Anyways-Yeah. I’m enjoying school and the days are going by quickly; it’s really difficult though…the most challenged I’ve ever been. (And that’s saying a lot because last year I took AP US history)

      New things

I expected all of these things, but they’re something to comment on.

Smoking (Fumer)

Everyone. Everrryyyone smokes.14 year olds, 40 year olds, girls, guys. I knew “yeah a lot of people smoke in Europe” but this is just wild. In the morning, after school, lunch breaks, in between classes…people are always smoking! I see girls rolling cigarettes inside the school. People making handmade cigarette boxes out of construction paper in class. It’s seriously so strange. I know like two people under the age of 30 who smoke cigarettes back home. Usually, I have an insanely low tolerance for cigarette smoke, I can’t stand to be around it. But now, it doesn’t bother me. I guess all this second hand smoke is making me aloof to it…which honestly kind of scares me.

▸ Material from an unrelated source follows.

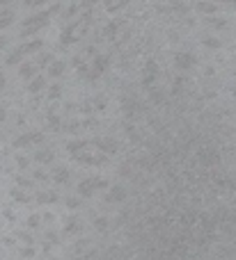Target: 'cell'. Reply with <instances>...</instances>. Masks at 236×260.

“Bonjour!” “Salut!” *Kiss, Kiss*

I’ve never had my cheek kissed so many times by so many people. And I never know if its 1, 2, or 3…which makes it really awkward when I pull back and the person is still trying to kiss me. Especially when that person is a stranger. When I’m with my host sister and her friend walks by and kisses her on the cheek, they’ll say “Salut” and kiss me too…even though we haven’t even been introduced. I guess I’ve always compared it to hugging your friend hello/goodbye…but I don’t think I’ve ever hugged a stranger just because they’re with someone I know.

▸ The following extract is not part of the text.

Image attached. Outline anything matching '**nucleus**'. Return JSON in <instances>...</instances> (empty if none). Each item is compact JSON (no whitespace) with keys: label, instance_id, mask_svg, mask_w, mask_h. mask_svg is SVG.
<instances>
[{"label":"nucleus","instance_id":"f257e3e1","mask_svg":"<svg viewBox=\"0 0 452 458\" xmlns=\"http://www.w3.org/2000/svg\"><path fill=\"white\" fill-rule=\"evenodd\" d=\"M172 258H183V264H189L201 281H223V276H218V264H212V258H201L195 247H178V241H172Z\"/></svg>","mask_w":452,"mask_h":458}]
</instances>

Breakfast (Petit Dejeuner)

A piece of a baguette, butter, jam, coffee (drunk out of a small bowl), and juice. When they say “Petit Dejeuner” it really is petit. But so good! Fresh bread, sometimes cake, and super fresh and rich coffee-which I have gotten used to drinking black (Im proud of that!)


After school, kids go hang out in bars. Some drink beer (drinking age is 18) and some just drink this flavored syrup-water drink, which is popular like in the states it would be a soda or tea or something. Today I had a Sirop de Framboise (strawberry syrup drink).

The obsession with New York City and American music. “Have you ever been to NYC?” “Do you like Justin Bieber? I don’t” “Have you seen The Fault In Our Stars? The Hangover? Hunger Games?” “What kind of stores do you like?” “You’ve never had frog? Snails? Really?” Sometimes in French, sometimes in English.

Most people either are really curious about America, want to hear me say a weird word like “grenouille” [(frog)…seriously that word is really hard to say] or want to practice their English on me.

Nightclubs. There are like 5 in the city, and you can go as young as 13. And people do. I think I’ll go with my host sister in a few weeks. Very curious if the nightclubs here are like what we consider a nightclub in the US, because I’ve never been to one, and wouldn’t be allowed now much less when I was in the 8th grade.

Cultural differences, y’all. I’m learning a bunch.

Absolutely loving my time here. The first few days were rough in terms of adjusting to the language/a new house and family and accepting that I’m here, but I’m feeling much better now that this is starting to feel like my life. Can’t wait for the language barrier to be at a minimum!